During his talk Thursday night about the Democratic Republic of the Congo, Rev. John Van Nuys ’84 showed in rapid succession almost 100 slides of the friends he met during his two trips to the African nation in the 1990s.
But the image that lingers—overshadowing all the photos of men and women working together and children smiling, even laughing at the camera—is the photograph of a cross-shaped landing strip slashed out of the deep green rainforest in the Kasai region. That cruciform runway seared into Van Nuys’ memory and conscience a metaphor for "a blessed and good people cursed with a terrible history."

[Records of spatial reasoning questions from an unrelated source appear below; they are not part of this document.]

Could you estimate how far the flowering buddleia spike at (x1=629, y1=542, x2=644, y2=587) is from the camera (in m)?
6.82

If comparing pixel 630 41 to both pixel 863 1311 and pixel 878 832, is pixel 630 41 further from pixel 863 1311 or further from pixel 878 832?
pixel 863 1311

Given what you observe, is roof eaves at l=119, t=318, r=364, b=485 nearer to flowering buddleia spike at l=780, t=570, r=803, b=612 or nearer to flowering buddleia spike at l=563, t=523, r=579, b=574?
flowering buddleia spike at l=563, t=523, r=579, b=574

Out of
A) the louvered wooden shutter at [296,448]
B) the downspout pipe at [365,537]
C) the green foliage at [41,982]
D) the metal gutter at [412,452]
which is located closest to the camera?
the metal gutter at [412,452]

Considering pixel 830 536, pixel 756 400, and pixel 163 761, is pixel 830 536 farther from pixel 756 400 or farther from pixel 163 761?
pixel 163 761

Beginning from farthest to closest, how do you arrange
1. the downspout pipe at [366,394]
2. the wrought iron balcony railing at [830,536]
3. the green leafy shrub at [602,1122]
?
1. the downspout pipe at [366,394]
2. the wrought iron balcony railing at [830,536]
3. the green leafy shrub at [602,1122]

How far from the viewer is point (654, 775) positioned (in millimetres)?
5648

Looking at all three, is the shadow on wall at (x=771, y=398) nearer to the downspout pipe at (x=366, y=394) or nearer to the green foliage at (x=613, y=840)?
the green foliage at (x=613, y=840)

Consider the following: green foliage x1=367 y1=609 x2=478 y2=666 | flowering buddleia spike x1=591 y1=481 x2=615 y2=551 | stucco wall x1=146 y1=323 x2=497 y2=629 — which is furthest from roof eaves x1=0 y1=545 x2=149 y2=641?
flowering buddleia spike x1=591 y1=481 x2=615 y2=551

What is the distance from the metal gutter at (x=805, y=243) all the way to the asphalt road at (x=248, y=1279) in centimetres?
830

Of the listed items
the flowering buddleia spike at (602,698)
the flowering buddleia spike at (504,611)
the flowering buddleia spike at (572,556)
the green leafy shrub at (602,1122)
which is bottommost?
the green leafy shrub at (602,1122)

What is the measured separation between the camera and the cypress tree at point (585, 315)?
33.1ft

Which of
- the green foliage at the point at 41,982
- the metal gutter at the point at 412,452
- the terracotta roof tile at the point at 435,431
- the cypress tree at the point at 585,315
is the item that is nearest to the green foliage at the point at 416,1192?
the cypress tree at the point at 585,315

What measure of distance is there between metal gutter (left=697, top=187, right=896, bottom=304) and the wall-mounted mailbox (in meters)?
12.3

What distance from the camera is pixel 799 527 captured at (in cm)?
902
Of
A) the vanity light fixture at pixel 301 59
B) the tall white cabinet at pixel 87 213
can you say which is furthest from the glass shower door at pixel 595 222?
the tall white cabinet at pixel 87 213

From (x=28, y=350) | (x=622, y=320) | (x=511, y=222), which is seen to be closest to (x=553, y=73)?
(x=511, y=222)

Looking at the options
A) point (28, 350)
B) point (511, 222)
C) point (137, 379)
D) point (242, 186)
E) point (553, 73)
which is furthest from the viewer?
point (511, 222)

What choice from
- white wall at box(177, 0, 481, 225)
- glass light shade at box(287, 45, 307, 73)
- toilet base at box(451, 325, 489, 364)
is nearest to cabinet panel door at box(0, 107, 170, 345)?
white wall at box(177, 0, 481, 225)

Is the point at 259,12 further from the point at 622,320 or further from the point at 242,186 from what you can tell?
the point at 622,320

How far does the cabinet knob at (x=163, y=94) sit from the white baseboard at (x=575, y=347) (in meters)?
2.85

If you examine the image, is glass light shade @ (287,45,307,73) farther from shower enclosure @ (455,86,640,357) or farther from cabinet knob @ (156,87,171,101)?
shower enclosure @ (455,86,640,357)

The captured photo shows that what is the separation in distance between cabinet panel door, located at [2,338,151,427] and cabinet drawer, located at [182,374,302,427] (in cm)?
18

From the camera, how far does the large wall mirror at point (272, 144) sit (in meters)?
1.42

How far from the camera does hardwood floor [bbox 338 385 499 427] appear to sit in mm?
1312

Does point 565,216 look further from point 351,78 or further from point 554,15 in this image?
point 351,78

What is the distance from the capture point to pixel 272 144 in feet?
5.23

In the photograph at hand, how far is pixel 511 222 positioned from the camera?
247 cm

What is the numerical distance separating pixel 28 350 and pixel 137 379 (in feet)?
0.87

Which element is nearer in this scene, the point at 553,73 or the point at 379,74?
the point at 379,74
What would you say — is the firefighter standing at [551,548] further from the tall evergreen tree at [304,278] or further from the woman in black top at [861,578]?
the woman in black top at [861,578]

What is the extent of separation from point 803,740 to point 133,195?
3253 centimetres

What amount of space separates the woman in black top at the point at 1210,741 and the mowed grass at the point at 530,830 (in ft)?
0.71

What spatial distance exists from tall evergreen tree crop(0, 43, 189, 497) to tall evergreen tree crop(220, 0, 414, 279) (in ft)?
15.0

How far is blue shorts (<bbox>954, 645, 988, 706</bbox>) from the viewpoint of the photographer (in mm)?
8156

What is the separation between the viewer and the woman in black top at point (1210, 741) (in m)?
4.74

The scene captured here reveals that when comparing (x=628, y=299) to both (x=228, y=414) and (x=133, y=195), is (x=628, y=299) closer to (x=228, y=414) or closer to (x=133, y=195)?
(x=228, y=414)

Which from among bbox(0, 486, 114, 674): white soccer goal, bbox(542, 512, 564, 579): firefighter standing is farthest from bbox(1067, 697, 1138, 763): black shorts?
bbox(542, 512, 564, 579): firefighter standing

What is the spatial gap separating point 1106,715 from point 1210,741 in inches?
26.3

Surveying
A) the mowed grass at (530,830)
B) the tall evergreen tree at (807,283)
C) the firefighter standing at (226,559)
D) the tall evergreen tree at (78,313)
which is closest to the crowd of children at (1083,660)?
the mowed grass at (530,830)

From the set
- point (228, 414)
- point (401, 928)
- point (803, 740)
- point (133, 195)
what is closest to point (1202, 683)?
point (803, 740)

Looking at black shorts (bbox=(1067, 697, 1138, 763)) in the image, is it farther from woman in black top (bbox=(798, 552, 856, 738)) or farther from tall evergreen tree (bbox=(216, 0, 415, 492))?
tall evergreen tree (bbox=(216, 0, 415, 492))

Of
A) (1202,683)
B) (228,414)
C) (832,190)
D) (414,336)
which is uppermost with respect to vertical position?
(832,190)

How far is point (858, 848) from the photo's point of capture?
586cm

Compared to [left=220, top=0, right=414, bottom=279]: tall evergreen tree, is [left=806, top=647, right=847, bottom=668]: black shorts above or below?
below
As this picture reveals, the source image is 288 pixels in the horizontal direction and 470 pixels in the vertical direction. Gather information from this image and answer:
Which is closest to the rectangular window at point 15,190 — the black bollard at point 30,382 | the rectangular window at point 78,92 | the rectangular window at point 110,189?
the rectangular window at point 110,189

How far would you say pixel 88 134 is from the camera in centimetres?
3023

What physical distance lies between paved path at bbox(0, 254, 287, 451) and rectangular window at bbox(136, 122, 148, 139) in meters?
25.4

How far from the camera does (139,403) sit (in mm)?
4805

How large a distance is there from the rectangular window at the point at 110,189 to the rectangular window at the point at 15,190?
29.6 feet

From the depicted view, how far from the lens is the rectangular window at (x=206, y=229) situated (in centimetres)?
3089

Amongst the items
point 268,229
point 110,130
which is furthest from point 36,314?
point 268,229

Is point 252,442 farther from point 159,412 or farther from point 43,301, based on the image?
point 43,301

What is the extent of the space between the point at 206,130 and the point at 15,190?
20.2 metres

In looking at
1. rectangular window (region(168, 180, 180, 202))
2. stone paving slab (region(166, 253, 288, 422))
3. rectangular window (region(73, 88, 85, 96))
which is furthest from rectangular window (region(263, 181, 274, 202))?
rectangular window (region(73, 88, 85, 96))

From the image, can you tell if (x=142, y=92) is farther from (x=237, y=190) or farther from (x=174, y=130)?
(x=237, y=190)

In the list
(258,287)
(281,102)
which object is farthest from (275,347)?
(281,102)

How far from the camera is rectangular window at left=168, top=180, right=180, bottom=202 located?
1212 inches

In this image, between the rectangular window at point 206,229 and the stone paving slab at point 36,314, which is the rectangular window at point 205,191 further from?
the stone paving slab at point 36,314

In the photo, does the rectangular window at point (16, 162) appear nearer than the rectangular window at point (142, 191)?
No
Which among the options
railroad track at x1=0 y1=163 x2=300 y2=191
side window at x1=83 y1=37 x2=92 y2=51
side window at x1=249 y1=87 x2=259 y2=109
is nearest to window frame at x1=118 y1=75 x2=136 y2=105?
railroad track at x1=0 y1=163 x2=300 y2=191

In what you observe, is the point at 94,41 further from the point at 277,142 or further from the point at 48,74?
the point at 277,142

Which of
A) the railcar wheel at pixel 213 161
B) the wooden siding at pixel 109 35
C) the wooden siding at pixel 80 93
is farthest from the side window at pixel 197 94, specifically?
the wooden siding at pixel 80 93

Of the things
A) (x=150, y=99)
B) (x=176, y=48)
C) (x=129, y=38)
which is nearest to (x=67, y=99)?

Van Nuys' audience in Center Hall included freshmen from English professor Agata Brewer’s "A Tour of Power and Knowledge" tutorial, who are getting a taste of that bitter history as they read Joseph Conrad’s Heart of Darkness. Conrad’s masterpiece was published in 1902—near the final years of Belgian King Leopold’s exploitation of the Congo, during which he used his mercenary army to force slaves into mines and rubber plantations, burn villages, mete out sadistic punishments, and take the lives of 6,000,000 people.
Telling the story of a sailor named Marlow and his journey up the Congo River, Conrad —who spent eight years captaining a Congo River steamer during Leopold’s rule—reveals the brutality and horror at the core of colonialism.
Van Nuys' memories of his own trips to the Congo illuminated the legacy of that exploitation—a people trying to rise up not only from Leopold’s cruelty, but from the tragic 30-year governance of Mobutu Sese Seko, followed by recent warfare spilling over from neighboring Rwanda and Uganda. Van Nuys was in the country when civil war broke out in 1996; the pastor and his colleagues were evacuated from the country by U.S. Marines.
In spite of this history, one of the highest mortality rates in the world, a health care situation described by international aid agencies as catastrophic, and an infrastructure Van Nuys called "surreal," the pastor said the people of the Congo are "the hardest working people I've ever met.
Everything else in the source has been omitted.